begin
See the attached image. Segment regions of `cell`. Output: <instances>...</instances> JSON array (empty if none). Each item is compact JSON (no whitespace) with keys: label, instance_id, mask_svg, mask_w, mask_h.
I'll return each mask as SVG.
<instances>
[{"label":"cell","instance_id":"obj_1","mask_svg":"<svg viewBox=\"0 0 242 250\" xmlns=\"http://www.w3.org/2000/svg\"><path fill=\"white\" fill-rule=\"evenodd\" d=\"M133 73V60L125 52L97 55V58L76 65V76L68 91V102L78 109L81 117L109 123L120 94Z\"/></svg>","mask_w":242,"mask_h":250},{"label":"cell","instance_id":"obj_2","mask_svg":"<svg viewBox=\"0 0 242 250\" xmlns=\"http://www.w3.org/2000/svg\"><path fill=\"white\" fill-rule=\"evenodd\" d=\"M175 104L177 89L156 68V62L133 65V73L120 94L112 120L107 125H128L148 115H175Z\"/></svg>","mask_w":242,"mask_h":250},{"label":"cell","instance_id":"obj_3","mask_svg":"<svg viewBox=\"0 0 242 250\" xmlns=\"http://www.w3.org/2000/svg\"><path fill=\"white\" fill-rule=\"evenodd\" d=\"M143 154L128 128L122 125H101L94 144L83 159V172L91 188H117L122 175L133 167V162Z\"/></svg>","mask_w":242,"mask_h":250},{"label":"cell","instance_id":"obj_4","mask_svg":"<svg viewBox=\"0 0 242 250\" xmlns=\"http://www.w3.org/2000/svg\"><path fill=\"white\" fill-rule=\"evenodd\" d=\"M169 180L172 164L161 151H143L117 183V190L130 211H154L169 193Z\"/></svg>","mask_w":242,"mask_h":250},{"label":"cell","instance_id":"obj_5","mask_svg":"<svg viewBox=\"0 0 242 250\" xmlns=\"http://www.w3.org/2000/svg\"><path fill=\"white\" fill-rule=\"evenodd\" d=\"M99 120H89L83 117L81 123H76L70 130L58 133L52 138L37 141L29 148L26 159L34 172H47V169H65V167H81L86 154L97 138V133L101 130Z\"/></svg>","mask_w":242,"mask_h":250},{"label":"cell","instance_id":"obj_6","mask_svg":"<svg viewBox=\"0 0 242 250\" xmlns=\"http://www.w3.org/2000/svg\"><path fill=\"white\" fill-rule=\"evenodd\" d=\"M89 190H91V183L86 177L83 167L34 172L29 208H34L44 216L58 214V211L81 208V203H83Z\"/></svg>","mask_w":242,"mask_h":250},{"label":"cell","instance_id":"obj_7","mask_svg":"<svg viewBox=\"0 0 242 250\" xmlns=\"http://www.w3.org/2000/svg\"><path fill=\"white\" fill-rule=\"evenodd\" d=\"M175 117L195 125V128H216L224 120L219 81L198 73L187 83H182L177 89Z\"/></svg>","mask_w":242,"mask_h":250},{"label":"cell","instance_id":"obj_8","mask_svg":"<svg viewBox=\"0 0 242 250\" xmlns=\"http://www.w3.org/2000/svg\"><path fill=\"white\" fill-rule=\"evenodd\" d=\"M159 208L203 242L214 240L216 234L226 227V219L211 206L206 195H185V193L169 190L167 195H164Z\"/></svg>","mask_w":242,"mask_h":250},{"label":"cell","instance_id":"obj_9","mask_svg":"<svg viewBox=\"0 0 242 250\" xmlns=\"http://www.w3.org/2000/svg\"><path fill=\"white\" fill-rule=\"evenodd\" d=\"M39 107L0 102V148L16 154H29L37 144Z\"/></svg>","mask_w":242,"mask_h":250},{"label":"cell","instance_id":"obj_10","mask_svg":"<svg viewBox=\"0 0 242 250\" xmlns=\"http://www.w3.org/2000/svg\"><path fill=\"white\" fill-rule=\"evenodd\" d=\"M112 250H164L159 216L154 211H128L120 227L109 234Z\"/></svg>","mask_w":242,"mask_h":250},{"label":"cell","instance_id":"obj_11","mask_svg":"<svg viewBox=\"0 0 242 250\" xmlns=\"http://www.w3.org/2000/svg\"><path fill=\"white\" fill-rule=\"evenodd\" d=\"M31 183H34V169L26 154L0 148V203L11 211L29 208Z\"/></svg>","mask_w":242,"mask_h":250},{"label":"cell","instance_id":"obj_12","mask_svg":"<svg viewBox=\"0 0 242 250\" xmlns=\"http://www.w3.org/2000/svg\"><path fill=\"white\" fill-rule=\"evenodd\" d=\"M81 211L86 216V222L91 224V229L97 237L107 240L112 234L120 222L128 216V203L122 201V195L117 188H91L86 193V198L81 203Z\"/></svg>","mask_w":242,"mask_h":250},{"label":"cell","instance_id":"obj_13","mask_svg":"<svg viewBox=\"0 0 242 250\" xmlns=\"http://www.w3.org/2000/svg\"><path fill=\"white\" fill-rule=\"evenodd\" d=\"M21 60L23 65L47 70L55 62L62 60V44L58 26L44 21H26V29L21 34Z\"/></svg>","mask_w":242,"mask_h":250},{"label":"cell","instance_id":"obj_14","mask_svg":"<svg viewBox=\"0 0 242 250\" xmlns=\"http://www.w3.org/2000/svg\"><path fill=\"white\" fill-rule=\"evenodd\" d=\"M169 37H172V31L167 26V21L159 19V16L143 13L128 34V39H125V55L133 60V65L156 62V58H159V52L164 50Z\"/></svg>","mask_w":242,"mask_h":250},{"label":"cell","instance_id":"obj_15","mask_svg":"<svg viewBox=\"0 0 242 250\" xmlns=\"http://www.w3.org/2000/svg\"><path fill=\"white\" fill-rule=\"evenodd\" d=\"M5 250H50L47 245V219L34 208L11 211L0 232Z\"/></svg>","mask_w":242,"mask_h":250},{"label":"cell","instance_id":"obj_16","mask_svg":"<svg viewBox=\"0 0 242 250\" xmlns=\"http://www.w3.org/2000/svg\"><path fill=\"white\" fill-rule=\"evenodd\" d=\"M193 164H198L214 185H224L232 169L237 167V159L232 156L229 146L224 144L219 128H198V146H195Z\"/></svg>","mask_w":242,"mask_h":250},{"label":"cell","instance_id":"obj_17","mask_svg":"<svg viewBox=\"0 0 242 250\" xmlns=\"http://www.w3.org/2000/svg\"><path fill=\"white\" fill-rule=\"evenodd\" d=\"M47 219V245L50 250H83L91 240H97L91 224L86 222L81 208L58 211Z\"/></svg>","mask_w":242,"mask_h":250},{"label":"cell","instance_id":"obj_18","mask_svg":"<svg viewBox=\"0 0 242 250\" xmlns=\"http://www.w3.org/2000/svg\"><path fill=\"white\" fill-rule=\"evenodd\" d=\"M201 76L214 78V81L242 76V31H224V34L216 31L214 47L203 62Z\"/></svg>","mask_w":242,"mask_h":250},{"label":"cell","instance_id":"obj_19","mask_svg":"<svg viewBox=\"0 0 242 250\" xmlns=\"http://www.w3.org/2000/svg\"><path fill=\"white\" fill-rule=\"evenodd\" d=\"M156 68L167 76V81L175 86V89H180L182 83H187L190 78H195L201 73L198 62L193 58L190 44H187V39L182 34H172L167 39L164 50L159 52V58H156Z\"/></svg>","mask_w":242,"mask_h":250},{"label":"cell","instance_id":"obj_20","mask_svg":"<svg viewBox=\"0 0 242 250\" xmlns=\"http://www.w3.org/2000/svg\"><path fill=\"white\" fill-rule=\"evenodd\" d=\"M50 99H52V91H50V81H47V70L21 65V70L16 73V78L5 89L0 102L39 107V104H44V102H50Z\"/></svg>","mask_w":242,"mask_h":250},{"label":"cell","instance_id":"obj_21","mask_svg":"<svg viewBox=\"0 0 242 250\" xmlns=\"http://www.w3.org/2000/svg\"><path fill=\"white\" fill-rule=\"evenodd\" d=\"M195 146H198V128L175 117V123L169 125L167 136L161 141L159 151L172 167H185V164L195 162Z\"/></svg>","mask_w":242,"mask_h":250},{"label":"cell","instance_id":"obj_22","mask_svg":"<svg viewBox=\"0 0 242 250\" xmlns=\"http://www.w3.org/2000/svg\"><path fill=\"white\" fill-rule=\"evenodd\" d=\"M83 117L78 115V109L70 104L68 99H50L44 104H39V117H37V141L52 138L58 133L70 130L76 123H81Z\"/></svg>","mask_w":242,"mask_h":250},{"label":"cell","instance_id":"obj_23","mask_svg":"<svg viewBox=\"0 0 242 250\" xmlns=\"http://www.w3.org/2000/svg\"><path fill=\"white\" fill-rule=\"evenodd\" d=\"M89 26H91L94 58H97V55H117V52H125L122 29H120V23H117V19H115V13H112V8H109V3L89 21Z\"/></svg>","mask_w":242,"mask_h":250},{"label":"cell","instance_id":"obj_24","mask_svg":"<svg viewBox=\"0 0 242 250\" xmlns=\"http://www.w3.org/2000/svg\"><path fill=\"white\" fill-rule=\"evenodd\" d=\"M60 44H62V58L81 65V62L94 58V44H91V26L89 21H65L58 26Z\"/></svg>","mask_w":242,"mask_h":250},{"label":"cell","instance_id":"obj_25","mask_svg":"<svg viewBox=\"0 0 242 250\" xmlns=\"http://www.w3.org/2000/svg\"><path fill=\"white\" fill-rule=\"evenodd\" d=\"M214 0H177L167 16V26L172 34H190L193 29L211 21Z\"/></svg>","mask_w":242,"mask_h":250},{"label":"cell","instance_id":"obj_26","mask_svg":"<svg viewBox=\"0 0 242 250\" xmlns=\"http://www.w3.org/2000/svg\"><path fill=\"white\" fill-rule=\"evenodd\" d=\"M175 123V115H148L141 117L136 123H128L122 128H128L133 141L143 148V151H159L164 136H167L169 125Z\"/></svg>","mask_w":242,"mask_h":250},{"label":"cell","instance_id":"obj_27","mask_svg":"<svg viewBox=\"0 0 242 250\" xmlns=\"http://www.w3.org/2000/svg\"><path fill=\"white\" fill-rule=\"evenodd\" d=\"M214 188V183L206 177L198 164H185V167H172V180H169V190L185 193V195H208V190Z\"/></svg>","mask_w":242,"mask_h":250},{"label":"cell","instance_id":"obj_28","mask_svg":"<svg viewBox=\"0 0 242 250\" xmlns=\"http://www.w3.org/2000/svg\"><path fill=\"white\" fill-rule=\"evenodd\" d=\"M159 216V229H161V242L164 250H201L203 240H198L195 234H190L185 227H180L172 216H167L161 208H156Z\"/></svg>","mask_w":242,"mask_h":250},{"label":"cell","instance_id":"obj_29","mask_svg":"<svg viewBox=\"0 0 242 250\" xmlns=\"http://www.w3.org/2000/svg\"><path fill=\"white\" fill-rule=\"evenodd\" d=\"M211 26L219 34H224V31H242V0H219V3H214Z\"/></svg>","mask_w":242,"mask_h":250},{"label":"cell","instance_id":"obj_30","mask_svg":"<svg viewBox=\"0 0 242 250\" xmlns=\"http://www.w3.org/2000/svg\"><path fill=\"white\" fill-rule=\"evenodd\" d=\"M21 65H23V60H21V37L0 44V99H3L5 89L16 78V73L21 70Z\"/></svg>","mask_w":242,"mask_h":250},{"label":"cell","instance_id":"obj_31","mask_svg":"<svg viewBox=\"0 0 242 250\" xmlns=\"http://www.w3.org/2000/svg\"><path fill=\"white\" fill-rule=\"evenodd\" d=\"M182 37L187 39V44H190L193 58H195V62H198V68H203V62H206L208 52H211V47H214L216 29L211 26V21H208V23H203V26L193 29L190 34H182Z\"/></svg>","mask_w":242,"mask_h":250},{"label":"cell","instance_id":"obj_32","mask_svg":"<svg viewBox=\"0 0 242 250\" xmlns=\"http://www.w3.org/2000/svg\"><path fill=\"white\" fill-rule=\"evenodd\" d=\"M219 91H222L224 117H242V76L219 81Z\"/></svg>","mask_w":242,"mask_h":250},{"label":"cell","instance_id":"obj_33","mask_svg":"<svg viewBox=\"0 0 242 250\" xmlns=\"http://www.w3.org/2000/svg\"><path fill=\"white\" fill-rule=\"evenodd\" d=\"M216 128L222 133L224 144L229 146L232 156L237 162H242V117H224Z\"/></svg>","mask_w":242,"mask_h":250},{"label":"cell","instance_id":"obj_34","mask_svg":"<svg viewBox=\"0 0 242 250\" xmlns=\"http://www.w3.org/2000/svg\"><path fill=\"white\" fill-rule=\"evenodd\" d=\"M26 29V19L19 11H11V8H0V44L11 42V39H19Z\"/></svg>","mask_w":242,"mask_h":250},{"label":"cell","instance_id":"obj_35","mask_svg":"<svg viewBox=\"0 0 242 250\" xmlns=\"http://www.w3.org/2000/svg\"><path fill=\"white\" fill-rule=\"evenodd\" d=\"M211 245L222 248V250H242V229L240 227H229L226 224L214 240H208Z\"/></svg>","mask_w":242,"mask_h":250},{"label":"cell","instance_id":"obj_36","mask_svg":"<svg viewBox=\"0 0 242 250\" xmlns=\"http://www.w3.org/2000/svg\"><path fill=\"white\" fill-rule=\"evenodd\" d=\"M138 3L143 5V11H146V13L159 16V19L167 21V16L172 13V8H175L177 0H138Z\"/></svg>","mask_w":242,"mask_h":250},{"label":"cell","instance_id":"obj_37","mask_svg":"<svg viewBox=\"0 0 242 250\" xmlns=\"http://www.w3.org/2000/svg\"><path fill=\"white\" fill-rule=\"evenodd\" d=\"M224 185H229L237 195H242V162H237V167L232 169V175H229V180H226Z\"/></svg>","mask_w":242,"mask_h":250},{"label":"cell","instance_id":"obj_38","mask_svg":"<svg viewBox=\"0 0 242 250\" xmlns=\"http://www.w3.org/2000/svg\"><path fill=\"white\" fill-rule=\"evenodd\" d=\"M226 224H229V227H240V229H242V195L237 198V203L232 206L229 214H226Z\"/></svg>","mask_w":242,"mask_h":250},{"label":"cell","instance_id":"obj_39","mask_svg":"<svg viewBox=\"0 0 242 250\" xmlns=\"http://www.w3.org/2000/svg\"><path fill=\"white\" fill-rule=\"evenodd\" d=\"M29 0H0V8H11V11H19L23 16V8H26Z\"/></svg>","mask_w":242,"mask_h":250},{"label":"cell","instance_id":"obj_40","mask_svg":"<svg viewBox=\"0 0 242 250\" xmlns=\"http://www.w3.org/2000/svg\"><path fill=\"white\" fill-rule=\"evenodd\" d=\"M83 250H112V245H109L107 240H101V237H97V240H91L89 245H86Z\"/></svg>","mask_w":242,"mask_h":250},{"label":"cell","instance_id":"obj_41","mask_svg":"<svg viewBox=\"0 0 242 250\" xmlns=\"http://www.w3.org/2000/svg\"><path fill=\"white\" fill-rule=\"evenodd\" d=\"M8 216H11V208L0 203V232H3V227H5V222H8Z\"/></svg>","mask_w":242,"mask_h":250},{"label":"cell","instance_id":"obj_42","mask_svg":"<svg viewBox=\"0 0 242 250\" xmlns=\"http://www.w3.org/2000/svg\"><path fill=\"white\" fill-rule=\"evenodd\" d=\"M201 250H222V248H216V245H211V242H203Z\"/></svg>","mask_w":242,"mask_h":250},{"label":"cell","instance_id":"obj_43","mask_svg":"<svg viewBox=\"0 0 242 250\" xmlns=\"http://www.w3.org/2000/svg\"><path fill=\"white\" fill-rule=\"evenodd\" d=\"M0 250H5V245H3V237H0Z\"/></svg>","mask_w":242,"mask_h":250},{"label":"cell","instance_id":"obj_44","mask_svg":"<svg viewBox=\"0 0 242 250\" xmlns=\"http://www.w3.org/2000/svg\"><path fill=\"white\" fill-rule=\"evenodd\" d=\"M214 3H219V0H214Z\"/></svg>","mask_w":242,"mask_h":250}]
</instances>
end
§ Your instructions:
Count the lines of the material that contain the string "instances", matching case exactly, and give only the number.

§ Full answer:
3